Wendy focused on kiwi when she first became Northland’s kiwi advocate for the BNZ Save the Kiwi Trust more than 20 years ago and she continues that passion with The Kiwi Trust today. “As a farmer, I really enjoyed showing fellow farmers they can maintain an economic return from their land, while taking its conservation values into account. In fact,” says Wendy, “sometimes conservation adds value, especially if they work with their neighbours on pest and predator control to exponentially increase the benefits.”
This is a woman who doesn’t just preach, it’s all based on personal experience.
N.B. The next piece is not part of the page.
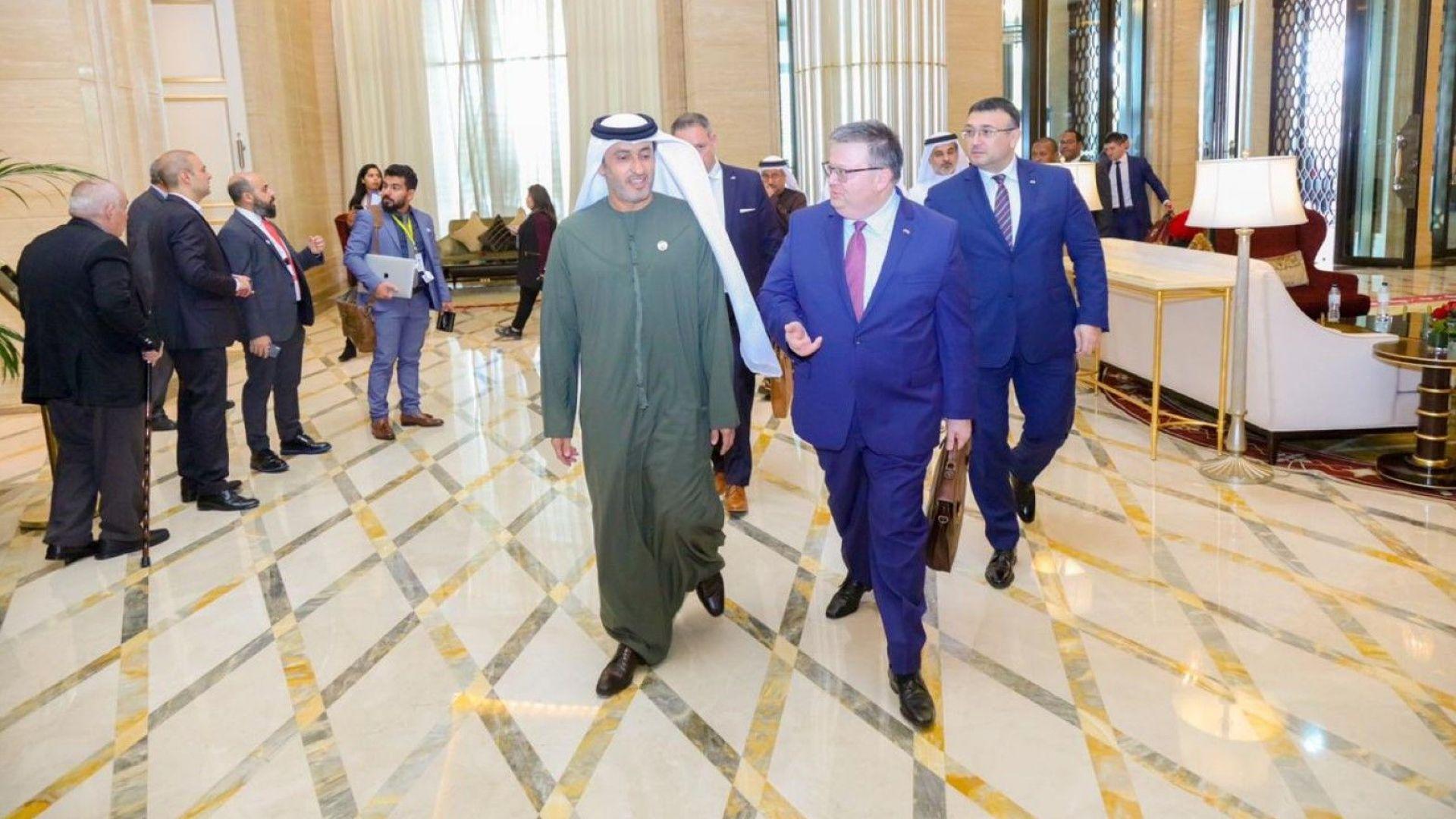 България и ОАЕ се договориха за обмен на информация при разследвания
Wendy has a protection programme in place on her Northland beef and tree farm, part of which is under Queen Elizabeth II covenant, and trials new methods and equipment. “It means I can give practical advice on what has worked for me.”
When Wendy began as a Kiwi Advocate, few people were actively protecting kiwi, or kiwi habitat. Over the years, new groups have sprouted in Northland and around the country, bringing more and more motivated and energetic landowners and communities to the party. “They are beginning to see the benefits of increases in kiwi numbers, chick sightings and low pest and predator numbers. The cry of the kiwi is being heard again. I have more hope that we will win the fight to save kiwi in many areas, and that kiwi protection is an achievable goal.”
Sometimes the task feels overwhelming. “At times I felt I was unable to do enough, soon enough, and that has been difficult because I care about this vulnerable bird so much.” Still hard is being handed endless numbers of kiwi injured by dogs, that eventually die of their wounds. “People are so very slow to realise THEIR dog can, and will, kill a kiwi. I have been told so many times that ‘my dog would never chase a kiwi, it is safe around hens’, or ‘it sits all night at the back door. Then they come back admitting that ‘yes’, their dog has gone on to kill a kiwi.”
Thoughts for the future
Wendy is confident that kiwi survival is achievable, thanks in part because landowners are being called to action. “Because many kiwi live on private land, relying on DOC or other agencies to protect them is not an option.” New pest and predator control methods and ongoing funding for community projects also fuel her confidence that remaining kiwi populations will be secure in the long term.